OTTAWA, April 24 (Reuters) - The Bank of Canada will hold interest rates at the 15-year high 4.50% until the end of 2023, before starting to cut rates at the start of next year, a median of market participants said in the central bank's survey released on Monday.
The survey, the second iteration of the poll of market participants first released in February, showed a median of the participants forecasting interest rates dropping to 3.00% by the end of 2024.
Market participants in the first survey released in February had said rates would fall to 4.0% by the end of the year.
A median of 26 participants predicted a 0.1% contraction of gross domestic product at the end of 2023, compared with a 0.4% decline forecast in the last survey.
The participants, surveyed from March 9 to 23, cited weaker housing market and tightening of financial conditions among top risks that could curtail Canadian growth.

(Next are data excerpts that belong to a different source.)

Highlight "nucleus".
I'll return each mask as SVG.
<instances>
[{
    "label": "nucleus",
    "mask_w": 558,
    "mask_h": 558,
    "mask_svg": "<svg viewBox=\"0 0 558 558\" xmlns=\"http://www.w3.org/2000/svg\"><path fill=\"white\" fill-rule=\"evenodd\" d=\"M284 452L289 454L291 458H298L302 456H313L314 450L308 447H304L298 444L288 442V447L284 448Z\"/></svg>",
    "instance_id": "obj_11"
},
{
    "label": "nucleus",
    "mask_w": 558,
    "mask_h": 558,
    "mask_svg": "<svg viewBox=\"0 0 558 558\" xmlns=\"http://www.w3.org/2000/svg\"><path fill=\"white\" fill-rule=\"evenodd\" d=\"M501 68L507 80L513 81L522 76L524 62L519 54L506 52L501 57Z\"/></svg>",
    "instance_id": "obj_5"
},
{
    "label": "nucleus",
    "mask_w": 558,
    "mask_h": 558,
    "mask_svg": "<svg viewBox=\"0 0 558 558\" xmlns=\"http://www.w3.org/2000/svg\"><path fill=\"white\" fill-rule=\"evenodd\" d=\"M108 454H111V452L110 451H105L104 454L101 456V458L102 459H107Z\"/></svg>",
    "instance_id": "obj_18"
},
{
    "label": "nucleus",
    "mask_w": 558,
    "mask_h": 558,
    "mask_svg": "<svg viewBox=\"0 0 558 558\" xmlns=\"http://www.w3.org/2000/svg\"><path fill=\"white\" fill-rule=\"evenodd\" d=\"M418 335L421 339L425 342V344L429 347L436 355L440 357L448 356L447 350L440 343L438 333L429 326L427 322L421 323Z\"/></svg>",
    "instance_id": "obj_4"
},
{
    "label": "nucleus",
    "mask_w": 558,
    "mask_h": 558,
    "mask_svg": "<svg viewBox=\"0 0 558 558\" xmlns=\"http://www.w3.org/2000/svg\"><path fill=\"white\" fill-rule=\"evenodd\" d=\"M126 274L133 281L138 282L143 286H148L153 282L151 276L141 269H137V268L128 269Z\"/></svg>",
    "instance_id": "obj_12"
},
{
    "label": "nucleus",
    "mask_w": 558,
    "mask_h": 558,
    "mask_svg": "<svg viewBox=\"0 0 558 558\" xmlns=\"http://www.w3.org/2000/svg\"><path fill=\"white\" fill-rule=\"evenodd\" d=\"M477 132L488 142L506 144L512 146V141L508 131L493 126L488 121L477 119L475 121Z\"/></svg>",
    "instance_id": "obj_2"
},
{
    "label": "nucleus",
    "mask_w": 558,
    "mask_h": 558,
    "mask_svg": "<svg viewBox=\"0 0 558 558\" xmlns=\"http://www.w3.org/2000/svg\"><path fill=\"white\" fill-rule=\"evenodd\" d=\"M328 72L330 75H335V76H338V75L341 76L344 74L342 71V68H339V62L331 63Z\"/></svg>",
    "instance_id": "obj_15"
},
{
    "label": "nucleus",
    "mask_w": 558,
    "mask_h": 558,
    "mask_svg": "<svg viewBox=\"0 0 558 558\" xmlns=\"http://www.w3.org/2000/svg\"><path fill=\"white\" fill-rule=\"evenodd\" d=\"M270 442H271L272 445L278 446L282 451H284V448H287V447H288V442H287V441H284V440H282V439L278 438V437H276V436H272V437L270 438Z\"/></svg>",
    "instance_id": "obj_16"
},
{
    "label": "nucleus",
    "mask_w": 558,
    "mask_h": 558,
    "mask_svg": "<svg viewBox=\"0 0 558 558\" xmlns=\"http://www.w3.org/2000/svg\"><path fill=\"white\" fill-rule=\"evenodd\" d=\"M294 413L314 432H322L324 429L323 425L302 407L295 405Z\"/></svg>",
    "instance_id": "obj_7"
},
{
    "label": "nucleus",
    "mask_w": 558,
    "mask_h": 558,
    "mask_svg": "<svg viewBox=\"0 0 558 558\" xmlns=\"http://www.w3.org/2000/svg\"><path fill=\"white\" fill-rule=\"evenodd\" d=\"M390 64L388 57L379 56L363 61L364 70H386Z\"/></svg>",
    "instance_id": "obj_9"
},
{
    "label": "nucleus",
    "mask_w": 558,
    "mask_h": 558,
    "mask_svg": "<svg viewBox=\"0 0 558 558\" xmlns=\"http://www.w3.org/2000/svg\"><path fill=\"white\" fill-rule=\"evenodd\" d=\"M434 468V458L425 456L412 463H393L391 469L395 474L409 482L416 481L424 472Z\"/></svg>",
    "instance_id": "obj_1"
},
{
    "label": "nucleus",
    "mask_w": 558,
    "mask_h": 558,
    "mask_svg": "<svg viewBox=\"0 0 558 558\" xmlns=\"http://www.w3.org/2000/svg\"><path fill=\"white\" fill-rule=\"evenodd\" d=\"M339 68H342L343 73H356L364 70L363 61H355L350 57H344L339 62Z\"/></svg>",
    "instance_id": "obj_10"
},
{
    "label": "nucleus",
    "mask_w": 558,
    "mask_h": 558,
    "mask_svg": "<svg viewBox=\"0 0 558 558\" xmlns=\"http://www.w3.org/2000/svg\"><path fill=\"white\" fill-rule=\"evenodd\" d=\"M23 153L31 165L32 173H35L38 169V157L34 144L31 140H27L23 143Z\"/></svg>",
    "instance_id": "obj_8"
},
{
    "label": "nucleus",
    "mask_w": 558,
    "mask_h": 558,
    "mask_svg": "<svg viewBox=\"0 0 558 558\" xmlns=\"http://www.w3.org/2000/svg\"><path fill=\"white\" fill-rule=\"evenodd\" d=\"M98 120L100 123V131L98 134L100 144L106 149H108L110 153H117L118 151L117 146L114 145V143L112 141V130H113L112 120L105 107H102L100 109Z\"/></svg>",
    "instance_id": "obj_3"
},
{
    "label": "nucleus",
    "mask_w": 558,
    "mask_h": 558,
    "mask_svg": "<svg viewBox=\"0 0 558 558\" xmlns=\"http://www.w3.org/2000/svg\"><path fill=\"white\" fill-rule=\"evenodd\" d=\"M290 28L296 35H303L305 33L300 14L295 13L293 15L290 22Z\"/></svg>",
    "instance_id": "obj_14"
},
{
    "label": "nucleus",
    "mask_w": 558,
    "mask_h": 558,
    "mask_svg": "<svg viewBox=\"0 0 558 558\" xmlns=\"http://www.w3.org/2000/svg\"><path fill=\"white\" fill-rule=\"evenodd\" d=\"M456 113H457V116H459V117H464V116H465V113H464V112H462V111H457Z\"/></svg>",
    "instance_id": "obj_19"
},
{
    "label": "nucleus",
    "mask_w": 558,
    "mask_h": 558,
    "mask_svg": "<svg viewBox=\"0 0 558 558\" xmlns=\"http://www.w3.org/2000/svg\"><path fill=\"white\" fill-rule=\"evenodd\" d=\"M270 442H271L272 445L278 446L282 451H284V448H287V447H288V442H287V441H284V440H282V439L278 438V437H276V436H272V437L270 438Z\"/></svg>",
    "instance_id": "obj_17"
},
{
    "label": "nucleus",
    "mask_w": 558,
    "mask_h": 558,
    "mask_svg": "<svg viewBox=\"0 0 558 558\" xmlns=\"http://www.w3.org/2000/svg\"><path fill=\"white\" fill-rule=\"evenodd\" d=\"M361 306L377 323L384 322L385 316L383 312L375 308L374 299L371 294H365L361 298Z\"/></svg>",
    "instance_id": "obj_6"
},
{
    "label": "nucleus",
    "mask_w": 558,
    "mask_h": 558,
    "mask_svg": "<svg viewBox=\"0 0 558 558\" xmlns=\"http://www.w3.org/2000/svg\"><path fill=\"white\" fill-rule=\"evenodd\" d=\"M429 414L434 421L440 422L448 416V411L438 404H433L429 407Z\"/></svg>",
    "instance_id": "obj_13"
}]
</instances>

The bank raised interest rates eight consecutive times through January in an effort to cool high inflation that peaked at a four decade high last year.
The bank has since kept rates steady at two meetings, in part because Governor Tiff Macklem has said the goal is to slow growth, but avoid a recession.
Annual inflation rate eased to 4.3% in March, but is still more than double the bank's 2% target. The bank expects to hit its inflation target by the end of next year.
The median forecast for annual inflation is 2.7% at the end of the year, compared with a previous estimate of 2.9%.